Trend adıyla 'yeni normal' döneme...
'Bir var,bir yok ' hafta sonu yasakları kalktı .
Ulaşım araçlarında yarı kapasiteli yolcu alımı uygulamasından da vazgeçildi.
Diğer alanlarda kaldirilan yasakları, geçen hafta madde madde belirtmiştik.
Bu durumda sadece iki sektörde yasaklar ve kısıtlı uygulama hâlen devam ediyor.
Özel kreş ve gündüz bakımevleri ile oteller...
Kreşlerde, bir sınıfta en fazla on çocuk ve iki öğretmen olması , yarı kapasiteli çocuk alımı, maske kullanılması gerekliliği vurgulanmış.
Bu; personel sayısının artarak, giderlerin iki katına çıkması demek...

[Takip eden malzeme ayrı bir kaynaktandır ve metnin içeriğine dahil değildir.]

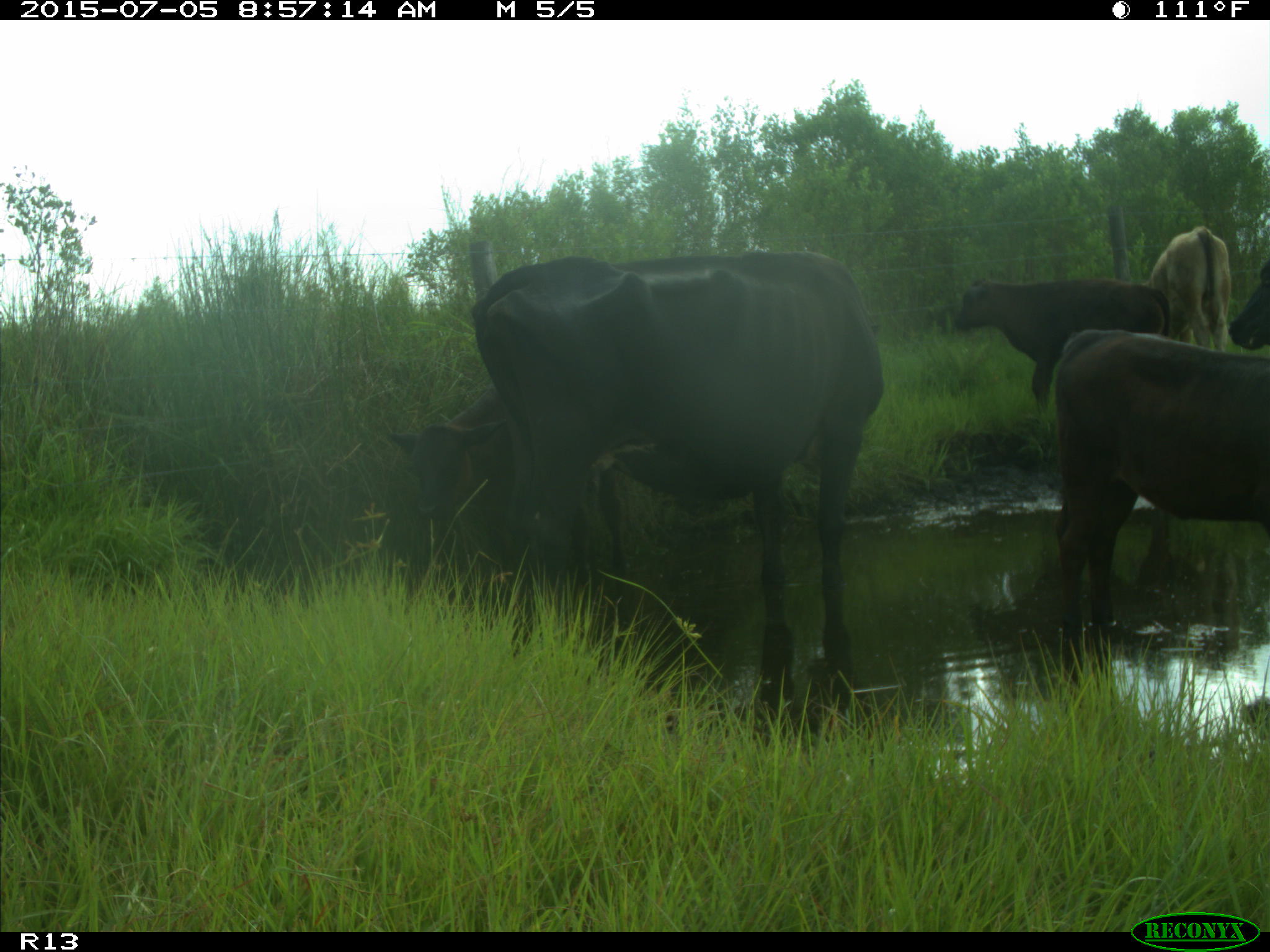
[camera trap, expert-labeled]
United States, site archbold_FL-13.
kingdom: Animalia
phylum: Chordata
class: Mammalia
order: Artiodactyla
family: Bovidae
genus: Bos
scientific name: Bos taurus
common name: domestic cow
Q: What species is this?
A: Bos taurus (domestic cow).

Çocuk sayısının azalmasıyla, gelirin de azalması demek...
Şartların devamı hâlinde, kreşlerin kapanması demek...
Bir çok öğretmen ve personelin işssiz kalması demek...
Avm'lerin açılıp, ulaşım araçlarında normal alıma geçilip, kreşlere bu zorunluluğu getirmek trajikomik!
Yarı kapasiteli çalışma ancak bir şekilde mümkün olabilir.
O da devletin, yarı oranla gelir desteği sağlamasıdır.
Biz bize yeteriz kampanyası başlatarak, iban numarası veren bir devletin bunu yapamayacağı aşikâr.
Yapılması gereken; hijyen malzeme ve materyallerinin kreşlere ücretsiz verilerek, sıkı denetim uygulanmasıdır.
Mesela, 'hijyen bariyeri ' adında turnikeli bir hijyen oto kontrol sistemi var.
El,ayak ve vücut dezenfektanı sağlıyor.
Devlet bu sistemi, cüzzi bir bedel karşılığında vererek, kreşlerde kullanma zorunluluğu getirebilir.
Aksi takdirde ,kreşlerin varlığını sürdürmesi ve koruması imkansız.
Merdiven altı, ruhsatsız kreşlerin türemesine yol açacaktır bu uygulama.
Yetkililerin acilen bu durumu düzenlemesi gerekiyor.
Diğer mağdurlar ise oteller.
Hazırlıklarını yapmışlar, genelge bekliyorlar.
Yarı kapasiteli uygulama yerine, yabancı turist alımına izin verilmemeli bu sene.
Denetimli yerli turistler olmalı.
Ekonomiyi canlandıralım derken ,eldeki bulgurdan olunacak yoksa.
Ha bu arada, hani ıhtiyaç sahiplerine verilen para yardımları var ya, onların çoğu fabrika sahiplerinin,belediyelerin avanelerine verilmiş, duymadık sanmayın.
Haftaya da bu konu üzerine yazacağız.
Kalın sağlıcakla...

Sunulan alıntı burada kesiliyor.